#### 原文段落 ####

观察放缩
已知函数\(f(x)=\dfrac{\sin x}{e^x}\)
\((1)\) 求函数\(f(x)\)在\((0,3)\)上的单调区间
\((2)\) 若\(x>0\)时,\(f(x)\leq a\ln (x+1)\),求实数\(a\)的取值范围
解
\((1)\) \(f^{\prime}(x)=\dfrac{\cos x-\sin x}{e^x}=\dfrac{\sqrt{2}\sin\left(\dfrac{\pi}{4}-x\right)}{e^x}=0\)得\(x_1=\dfrac{\pi}{4}+k\pi\)
又\(x\in(0,3)\)从而\(f(x)\)在\(\left(0,\dfrac{\pi}{4}\right)\)单调递增,\(\left(\dfrac{\pi}{4},3\right)\)单调递减.
\((2)\)原不等式为\(\sin x-ae^x\ln (x+1)\leq 0\)
记\(G(x)=\sin x-ae^x\ln (x+1)\),不难发现\(G(0)=0\)

#### 条目摘录 ####

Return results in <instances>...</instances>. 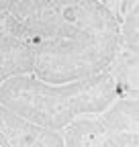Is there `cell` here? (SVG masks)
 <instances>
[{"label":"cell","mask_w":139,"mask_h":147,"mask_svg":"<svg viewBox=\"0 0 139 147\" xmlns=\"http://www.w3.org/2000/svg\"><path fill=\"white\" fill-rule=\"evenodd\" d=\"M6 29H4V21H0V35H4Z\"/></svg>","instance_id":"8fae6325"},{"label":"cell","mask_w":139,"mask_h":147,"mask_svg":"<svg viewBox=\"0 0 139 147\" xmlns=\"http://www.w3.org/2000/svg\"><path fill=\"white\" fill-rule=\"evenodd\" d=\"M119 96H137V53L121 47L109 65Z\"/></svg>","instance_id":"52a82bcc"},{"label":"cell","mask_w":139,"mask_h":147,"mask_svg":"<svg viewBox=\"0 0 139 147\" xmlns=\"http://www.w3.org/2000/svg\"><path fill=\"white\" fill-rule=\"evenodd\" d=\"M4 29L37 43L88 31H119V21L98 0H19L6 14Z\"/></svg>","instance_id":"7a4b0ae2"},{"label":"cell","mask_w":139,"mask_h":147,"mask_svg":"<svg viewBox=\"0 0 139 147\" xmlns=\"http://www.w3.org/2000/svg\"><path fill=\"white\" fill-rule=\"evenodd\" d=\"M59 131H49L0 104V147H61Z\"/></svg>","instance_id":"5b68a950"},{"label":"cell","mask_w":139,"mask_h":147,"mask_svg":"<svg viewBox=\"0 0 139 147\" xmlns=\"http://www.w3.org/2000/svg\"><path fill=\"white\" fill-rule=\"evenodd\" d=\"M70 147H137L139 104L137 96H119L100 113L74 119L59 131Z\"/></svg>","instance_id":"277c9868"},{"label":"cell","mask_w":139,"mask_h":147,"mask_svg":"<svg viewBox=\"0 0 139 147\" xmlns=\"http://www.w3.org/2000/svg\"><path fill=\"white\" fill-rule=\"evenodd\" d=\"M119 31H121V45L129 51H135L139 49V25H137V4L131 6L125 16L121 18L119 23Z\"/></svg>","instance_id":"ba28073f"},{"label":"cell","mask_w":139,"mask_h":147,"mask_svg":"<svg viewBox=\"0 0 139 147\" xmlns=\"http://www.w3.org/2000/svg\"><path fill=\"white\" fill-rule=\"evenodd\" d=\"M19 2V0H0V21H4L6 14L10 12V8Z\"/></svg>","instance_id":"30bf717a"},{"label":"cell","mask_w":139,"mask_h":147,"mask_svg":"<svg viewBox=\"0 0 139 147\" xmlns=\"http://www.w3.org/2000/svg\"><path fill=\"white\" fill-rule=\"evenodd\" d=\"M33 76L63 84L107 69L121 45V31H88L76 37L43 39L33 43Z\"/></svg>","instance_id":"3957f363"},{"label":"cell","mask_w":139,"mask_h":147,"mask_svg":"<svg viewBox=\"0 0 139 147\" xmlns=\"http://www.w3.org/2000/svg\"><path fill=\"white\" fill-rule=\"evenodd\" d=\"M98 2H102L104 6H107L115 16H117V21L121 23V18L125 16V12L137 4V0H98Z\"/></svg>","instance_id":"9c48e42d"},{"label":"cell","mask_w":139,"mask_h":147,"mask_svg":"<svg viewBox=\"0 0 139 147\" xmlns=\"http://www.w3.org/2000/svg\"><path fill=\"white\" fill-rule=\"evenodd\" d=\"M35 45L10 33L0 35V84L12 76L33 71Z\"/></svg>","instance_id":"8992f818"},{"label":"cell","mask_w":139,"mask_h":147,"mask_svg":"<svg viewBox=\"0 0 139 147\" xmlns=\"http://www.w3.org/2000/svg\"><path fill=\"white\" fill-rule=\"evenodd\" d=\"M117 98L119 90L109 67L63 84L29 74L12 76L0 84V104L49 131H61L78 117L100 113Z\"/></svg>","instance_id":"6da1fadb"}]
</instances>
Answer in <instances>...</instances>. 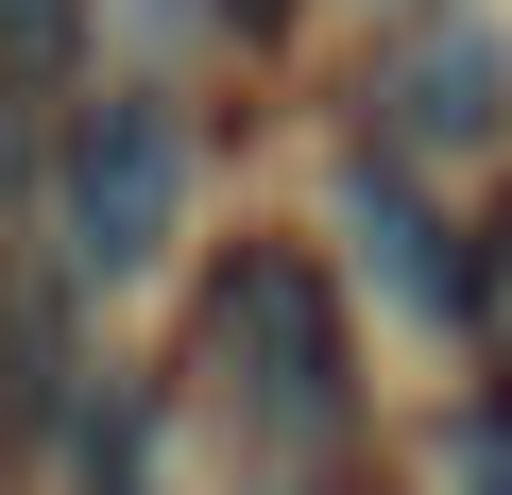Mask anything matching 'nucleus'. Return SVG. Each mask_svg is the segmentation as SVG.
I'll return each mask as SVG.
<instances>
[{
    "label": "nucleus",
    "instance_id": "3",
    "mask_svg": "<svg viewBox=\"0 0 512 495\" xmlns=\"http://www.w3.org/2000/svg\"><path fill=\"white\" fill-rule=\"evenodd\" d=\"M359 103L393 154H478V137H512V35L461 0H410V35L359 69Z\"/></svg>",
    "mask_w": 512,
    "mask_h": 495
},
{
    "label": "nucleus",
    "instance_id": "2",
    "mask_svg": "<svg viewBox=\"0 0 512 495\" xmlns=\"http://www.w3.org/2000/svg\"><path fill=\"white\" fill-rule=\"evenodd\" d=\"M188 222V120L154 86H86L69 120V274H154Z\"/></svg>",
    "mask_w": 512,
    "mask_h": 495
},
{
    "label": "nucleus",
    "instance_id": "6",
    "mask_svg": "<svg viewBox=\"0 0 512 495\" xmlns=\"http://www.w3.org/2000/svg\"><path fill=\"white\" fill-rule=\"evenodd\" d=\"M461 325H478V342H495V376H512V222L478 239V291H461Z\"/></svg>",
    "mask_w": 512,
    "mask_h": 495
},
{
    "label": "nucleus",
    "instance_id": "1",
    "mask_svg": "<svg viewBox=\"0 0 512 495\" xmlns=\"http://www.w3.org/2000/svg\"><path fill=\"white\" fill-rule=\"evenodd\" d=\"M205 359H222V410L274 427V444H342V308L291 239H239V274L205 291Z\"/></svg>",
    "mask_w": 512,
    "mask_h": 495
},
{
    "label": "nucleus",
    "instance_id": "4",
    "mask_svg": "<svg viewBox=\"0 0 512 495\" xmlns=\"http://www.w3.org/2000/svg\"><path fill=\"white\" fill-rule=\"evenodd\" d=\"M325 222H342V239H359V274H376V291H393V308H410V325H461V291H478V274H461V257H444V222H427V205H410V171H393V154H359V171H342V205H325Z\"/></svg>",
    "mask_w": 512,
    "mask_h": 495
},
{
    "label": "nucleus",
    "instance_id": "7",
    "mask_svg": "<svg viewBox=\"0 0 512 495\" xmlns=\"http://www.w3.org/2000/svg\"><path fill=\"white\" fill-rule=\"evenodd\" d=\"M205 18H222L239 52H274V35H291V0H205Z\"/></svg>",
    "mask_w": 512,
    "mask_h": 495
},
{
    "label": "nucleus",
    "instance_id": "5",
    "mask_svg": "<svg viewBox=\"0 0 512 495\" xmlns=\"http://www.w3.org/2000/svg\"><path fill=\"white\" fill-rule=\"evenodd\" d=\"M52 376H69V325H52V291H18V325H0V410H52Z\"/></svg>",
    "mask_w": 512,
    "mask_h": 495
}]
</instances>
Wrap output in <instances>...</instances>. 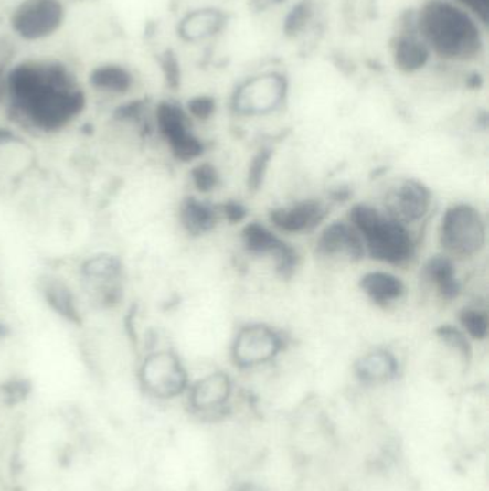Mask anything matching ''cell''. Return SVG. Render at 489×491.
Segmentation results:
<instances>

####

# 操作要求:
[A] 根据这道函数题回答:
(i) 第(1)问中,f(x)在(0,3)上的哪个区间单调递增?
(ii) 第(2)问的原不等式被化为什么形式?
(iii) G(0)的值是多少?
[B] 请将这道函数题中从“又\(x\in(0,3)\)”起、一直到“记\(G(x)=\sin x-ae^x\ln (x+1)\),不难发现\(G(0)=0\)”为止的部分照原样重写一遍。
[C] 请从这道函数题解答的最后一句之后接着往下写。

# 作答内容:
[A]
(i) (0, π/4)
(ii) sin x − a·e^x·ln(x+1) ≤ 0
(iii) 0

[B]
又\(x\in(0,3)\)从而\(f(x)\)在\(\left(0,\dfrac{\pi}{4}\right)\)单调递增,\(\left(\dfrac{\pi}{4},3\right)\)单调递减.
\((2)\)原不等式为\(\sin x-ae^x\ln (x+1)\leq 0\)
记\(G(x)=\sin x-ae^x\ln (x+1)\),不难发现\(G(0)=0\)

[C]
\(G^{\prime}(x)=\cos x-ae^x\ln(x+1)-\dfrac{ae^x}{x+1}\)
\(G^{\prime}(0)=1-a\)
若\(1-a> 0\)即\(a<1\)时
由保号性,一定存在\((0,x_0)\),使得\(x\in(0,x_0)\),\(G^{\prime}(x)>0\)
从而\(G(x)\)在\((0,x_0)\)上单调递增,进而\(G(x)>G(0)=0\)不合题,舍.
若\(a\geq 1\),则\(G^{\prime}(x)=\cos x-ae^x\left[\ln(x+1)+\dfrac{1}{x+1}\right]\)
考虑\(\varphi(x)=\ln(x+1)+\dfrac{1}{x+1},\varphi^{\prime}(x)=\dfrac{1}{x+1}-\dfrac{1}{(x+1)^2}>0\)
从而\(\varphi(x)\)单调递增,进而\(\varphi(x)>\varphi(0)=1\)
所以\(\cos x-ae^x\left[\ln(x+1)+\dfrac{1}{x+1}\right]\leq \cos x-e^x\left[\ln(x+1)+\dfrac{1}{x+1}\right]\)
又因\(e^x>e^0=1\)
从而\(e^x\left[\ln(x+1)+\dfrac{1}{x+1}\right]>1\)
从而\(\cos x-e^x\left[\ln(x+1)+\dfrac{1}{x+1}\right]<0\)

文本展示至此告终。